Les candidats ont pu avancer leurs principales propositions. Karol Nawrocki a souhaité dénoncer le pacte vert et le pacte migratoire européen, les accusant de mettre en péril la souveraineté de la Pologne. Rafal Trzaskowski a affirmé être parvenu à débloquer les subventions européennes qui étaient retenues pour cause d’«Etat de droit». Il s’est affirmé en faveur de l’instauration du PACS, à l’élargissement de l’in vitro et d’une loi restreignant la liberté d’expression, ce à quoi Karol Nawrocki s’est ouvertement opposé.
Sous pression car menacé dans les sondages de second tour, Rafal Trzaskowski se devait d’être plus offensif et percutant. Il a essayé de décrédibiliser son concurrent sur son manque d’expérience politique, son absence de contacts à l’international et son histoire personnelle. Karol Nawrocki ripostait en renvoyant son opposant à ses liens avec le gouvernement de Donald Tusk et à ses propres contradictions, notamment sur le pacte vert et l’immigration.
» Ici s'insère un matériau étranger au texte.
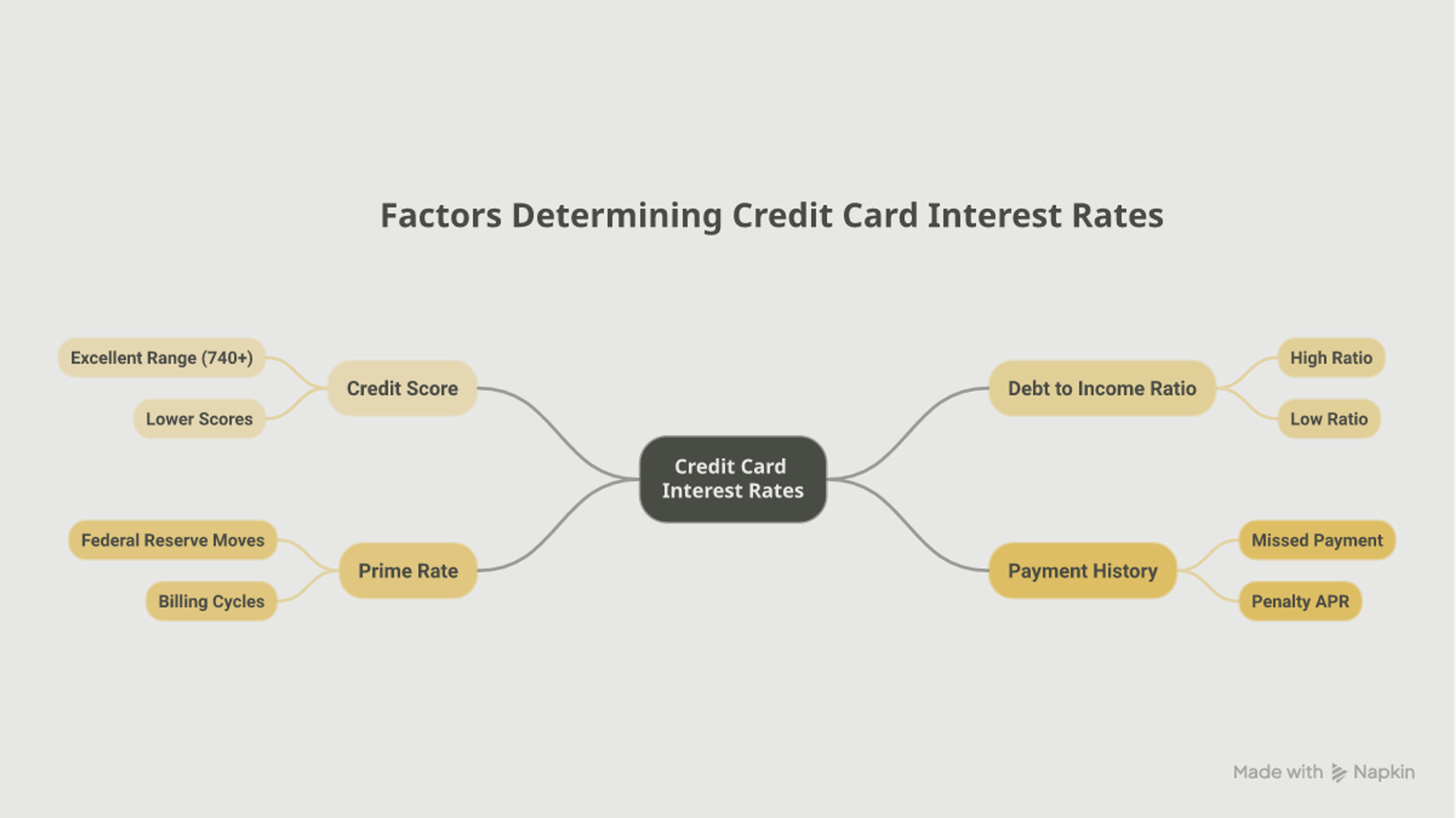 Factors Determining Credit Card Interest Rates

Credit Card Interest Rates

Credit Score

Excellent Range (740+)

Lower Scores

Prime Rate

Federal Reserve Moves

Billing Cycles

Debt to Income Ratio

High Ratio

Low Ratio

Payment History

Missed Payment

Penalty APR

Made with Napkin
Ce débat d’entre-deux-tours n’a pas été explosif et n’aura pas marqué les esprits. Rafal Trzaskowski avait besoin d’une victoire éclatante pour dissiper les doutes sur sa campagne. Il ne l’a pas obtenue. Karol Nawrocki devait rassurer l’électorat de base du PiS et confirmer auprès de celui des autres partis de droite. Cela semble avoir été modérément atteint. Cependant, Rafal Trzaskowski est sans doute parvenu à toucher les électeurs de gauche et des autres partis du centre. Le duel reste donc indécis entre le candidat soutenu par la PO et celui soutenu par le PiS et la clé de la victoire résidera dans la mobilisation des réserves de voix et des abstentionnistes.